Exercise aim: Can you reproduce the Sallen-Key low pass filter calculator page in full, word for word?

Page extract:
- - -
The Sallen-Key Unity Gain Low Pass Filter - Transfer Function calculator computes the transfer function H(s) for a unity gain low pass filter implementation of the Sallen-Key topology.
INSTRUCTIONS: Choose units and the following:
- (α) Attenuation factor
- (s) Complex angular frequency
- (ω0) Undampended Angular Frequency
Transfer Function H(s): The calculator return the transfer function value as a unit-less real number.
The Math / Science
The Sallen- Key filter is an active filter used to create 2nd order filter stages that can be cascaded together to form larger order filters. The op-amp provides buffering between filter stages, so that each stage can be designed independently of the others. These circuits are suitable for filters which have complex conjugate poles. When implementing a particular transfer function, a designer will typically find all of the poles, and group them into real poles and complex conjugate pairs. Each of the complex conjugate pole pares are then implemented with a Sallen-Key filter, and the circuits are cascaded together to form the complete filter.
TRANSFER FUNCTION: A transfer function, H(s), of an electronic or control system component is a mathematical function describing the output value for each possible input value to the device. It is often represented as a transfer curve or characteristic curve.
- - -
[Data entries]
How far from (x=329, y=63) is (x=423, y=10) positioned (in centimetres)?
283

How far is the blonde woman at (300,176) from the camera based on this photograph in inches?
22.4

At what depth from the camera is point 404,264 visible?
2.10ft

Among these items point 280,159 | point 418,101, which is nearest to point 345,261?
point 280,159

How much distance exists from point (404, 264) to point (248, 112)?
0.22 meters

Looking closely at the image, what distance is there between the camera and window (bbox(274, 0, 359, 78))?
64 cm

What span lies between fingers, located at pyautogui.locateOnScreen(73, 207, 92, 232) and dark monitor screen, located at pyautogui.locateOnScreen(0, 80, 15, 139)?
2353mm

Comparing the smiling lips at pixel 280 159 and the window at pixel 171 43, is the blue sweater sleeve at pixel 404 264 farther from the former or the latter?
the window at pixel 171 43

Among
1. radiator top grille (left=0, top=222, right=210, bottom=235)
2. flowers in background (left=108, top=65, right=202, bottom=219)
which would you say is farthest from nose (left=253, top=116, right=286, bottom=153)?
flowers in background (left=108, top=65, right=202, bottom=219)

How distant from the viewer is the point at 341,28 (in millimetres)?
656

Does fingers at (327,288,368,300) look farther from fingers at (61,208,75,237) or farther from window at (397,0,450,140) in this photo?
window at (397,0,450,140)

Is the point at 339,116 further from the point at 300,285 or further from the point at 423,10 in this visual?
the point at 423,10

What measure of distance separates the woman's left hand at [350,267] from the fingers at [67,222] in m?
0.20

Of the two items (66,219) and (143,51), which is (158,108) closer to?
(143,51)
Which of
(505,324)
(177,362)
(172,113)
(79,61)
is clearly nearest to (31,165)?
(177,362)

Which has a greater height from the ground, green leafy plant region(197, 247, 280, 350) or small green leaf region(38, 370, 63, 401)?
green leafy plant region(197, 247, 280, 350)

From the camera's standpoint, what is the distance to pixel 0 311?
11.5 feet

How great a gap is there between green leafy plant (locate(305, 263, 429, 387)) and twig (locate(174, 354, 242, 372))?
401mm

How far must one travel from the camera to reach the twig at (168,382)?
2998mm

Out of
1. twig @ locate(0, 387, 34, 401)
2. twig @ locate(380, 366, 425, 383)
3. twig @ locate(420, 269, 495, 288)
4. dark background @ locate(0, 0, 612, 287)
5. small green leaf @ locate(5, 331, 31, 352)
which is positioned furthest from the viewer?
- - -
Result:
The Sallen-Key Unity Gain Low Pass Filter - Transfer Function calculator computes the transfer function H(s) for a unity gain low pass filter implementation of the Sallen-Key topology.
INSTRUCTIONS: Choose units and the following:
- (α) Attenuation factor
- (s) Complex angular frequency
- (ω0) Undampended Angular Frequency
Transfer Function H(s): The calculator return the transfer function value as a unit-less real number.
The Math / Science
The Sallen- Key filter is an active filter used to create 2nd order filter stages that can be cascaded together to form larger order filters. The op-amp provides buffering between filter stages, so that each stage can be designed independently of the others. These circuits are suitable for filters which have complex conjugate poles. When implementing a particular transfer function, a designer will typically find all of the poles, and group them into real poles and complex conjugate pairs. Each of the complex conjugate pole pares are then implemented with a Sallen-Key filter, and the circuits are cascaded together to form the complete filter.
TRANSFER FUNCTION: A transfer function, H(s), of an electronic or control system component is a mathematical function describing the output value for each possible input value to the device. It is often represented as a transfer curve or characteristic curve.